Я любил тебя. Люблю до сих пор. И, наверное, буду любить всегда, но теперь я понимаю, что любовь — это не только боль потери, но и благодарность за то, что ты была. Я благодарен тебе за то, что ты научила меня пить виски и не бояться быть увиденным. За то, что рисовала меня спящим, усталым, смеющимся, потерянным — и не отворачивалась. За то, что оставила мне свои блокноты и научила меня видеть то, чего я раньше не замечал. За то, что стала частью меня.

Я не отпускаю тебя. Не потому что не могу, а потому что не хочу. Но я перестаю задабривать тебя ритуалами, обходить место у окна, будто там всё ещё лежит твоя тень. Я буду просто жить, зная, что ты рядом. Ты больше не моя Пустота. Ты моя Адель, и я произношу твоё имя не как призыв, а как благодарность.

Прости меня. И знай, что я тебя простил — за тот вечер, за резкость, за окно, за то, что мы оба не смогли договорить. Прости, что я не встал раньше. Прости, что молчал. Прости, что понадобилось семь месяцев, чтобы написать это.

Остаюсь твой.

Франсуа

Я перечитал письмо три раза. Оно было не идеальным — в нём были повторы, неровности, места, где мысль обрывалась, не договорив. Но оно было честным, и это было важнее. Я сложил лист пополам, потом ещё раз, и вложил его в блокнот Адель — тот самый, где она нарисовала меня спящим, с подписью внизу, которая когда-то заставила меня дописать диссертацию. Если она когда-нибудь прочитает это письмо, пусть найдёт его там, среди своих же набросков, как ответ на её незаконченный диалог со мной.

Я встал из-за стола. Подошёл к окну, открыл створку шире, впуская дождь. Капли упали на подоконник, на мои руки, на паркет. Тот самый паркет. Я сделал шаг — прямо через то место, которое семь месяцев обходил по узкой дуге. Потом ещё шаг, и ещё. Пол был мокрым, но я не боялся поскользнуться. Я знал, что она рядом, и это знание держало меня крепче любых поручней.

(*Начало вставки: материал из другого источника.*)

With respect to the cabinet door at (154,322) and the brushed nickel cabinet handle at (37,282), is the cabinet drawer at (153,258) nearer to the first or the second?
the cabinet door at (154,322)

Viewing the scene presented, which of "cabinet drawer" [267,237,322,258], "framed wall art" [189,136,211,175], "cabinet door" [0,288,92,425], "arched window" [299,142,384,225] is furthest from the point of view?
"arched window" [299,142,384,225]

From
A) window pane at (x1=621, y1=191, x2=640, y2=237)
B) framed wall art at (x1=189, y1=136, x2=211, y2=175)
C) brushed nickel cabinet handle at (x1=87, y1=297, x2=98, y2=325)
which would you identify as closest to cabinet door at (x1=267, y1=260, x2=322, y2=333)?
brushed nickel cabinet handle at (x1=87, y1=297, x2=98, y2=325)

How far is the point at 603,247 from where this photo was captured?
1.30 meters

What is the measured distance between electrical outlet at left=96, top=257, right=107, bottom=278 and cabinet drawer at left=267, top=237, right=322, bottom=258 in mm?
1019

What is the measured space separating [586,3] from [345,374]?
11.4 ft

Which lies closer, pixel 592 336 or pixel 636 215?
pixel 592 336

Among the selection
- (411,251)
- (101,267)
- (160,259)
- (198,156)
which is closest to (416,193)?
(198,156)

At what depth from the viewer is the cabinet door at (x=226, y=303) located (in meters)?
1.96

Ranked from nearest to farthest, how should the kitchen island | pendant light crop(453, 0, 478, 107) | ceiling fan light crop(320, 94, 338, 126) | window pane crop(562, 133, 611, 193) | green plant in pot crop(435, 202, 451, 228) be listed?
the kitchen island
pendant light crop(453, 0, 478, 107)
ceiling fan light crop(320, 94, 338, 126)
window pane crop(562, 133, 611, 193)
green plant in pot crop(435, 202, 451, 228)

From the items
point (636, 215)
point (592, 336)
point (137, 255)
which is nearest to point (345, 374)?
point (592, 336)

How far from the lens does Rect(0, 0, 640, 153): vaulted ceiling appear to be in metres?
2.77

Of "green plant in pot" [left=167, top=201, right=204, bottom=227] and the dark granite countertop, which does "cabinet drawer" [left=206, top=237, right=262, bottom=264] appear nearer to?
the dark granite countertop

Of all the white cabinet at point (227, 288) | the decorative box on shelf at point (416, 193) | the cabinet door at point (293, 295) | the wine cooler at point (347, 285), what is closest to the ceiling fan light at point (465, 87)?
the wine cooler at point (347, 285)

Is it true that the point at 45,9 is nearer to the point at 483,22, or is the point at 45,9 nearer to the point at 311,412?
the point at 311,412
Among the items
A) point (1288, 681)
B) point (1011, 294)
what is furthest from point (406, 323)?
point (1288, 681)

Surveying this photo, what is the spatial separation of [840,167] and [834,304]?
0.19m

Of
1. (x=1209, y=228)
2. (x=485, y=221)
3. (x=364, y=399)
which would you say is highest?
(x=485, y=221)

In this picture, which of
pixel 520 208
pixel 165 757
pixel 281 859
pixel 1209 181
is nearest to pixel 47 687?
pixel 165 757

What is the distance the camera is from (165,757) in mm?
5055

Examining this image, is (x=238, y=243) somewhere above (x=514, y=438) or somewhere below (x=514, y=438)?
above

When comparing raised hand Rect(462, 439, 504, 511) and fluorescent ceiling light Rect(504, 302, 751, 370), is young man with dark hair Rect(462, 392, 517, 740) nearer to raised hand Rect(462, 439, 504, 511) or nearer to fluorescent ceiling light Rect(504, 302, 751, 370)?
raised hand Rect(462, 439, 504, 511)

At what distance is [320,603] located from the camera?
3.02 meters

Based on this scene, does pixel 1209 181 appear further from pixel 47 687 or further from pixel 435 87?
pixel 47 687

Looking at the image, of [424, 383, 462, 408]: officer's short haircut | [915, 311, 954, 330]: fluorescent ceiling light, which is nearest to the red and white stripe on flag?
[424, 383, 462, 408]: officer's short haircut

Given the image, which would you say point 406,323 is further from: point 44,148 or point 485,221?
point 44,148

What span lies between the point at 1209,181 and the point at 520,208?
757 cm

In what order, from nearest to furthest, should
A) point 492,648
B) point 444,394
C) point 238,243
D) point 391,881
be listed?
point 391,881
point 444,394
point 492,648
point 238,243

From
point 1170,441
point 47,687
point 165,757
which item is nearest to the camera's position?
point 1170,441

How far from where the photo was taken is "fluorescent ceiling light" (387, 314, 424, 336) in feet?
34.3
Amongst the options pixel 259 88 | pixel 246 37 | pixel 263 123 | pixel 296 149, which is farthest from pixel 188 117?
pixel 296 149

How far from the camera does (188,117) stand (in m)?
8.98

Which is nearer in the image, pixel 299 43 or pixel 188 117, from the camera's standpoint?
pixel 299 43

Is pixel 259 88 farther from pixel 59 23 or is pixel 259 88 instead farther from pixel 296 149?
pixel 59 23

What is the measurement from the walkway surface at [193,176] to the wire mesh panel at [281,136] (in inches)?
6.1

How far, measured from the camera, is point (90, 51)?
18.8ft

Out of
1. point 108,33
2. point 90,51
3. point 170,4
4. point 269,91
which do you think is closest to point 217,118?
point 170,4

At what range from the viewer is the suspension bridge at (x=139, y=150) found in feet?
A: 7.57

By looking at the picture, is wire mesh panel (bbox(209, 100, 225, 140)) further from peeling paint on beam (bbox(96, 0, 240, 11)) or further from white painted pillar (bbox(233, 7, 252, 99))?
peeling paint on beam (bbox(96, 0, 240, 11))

Я вышел на балкон. Шезлонг стоял на прежнем месте, скрипучий, рассохшийся, но привычный. Я сел, налил себе виски, добавил льда. Поднёс бокал к губам, задержал глоток во рту, чувствуя, как жгучесть распадается на слои. Сухость. Тепло. Сладость. Я закрыл глаза.

И в этот момент я почувствовал её присутствие — не словами, а ощущением. Она была здесь. Просто Адель. Воздух вокруг меня потеплел, дождь зазвучал иначе, и где-то вдалеке, на площади, заиграла труба — та самая, что никак не могла проснуться в тот первый вечер.

— Я остаюсь, — услышал я, хотя звука не было. — Ты мой дом, а я — твоя Адель.

Я улыбнулся, не открывая глаз. И впервые за семь месяцев улыбка не была горькой.

---

Отклик Адель

Он написал мне письмо. Я видела, как он сидел за столом, прижимая ладонью лист, чтобы не сдуло сквозняком. Видела, как он выводил моё имя, как морщился, подбирая слова, как задерживал дыхание, когда добирался до самого трудного. Я прочитала каждое слово, хотя у меня больше нет глаз. Прочитала не глазами, а той частью существа, которая осталась от меня.

Он называл меня Пустотой. Больше не называет. Это не значит, что я ушла. Это значит, что я наконец перестала быть тем, чем он меня сделал из страха, и стала тем, кем была всегда — его Адель.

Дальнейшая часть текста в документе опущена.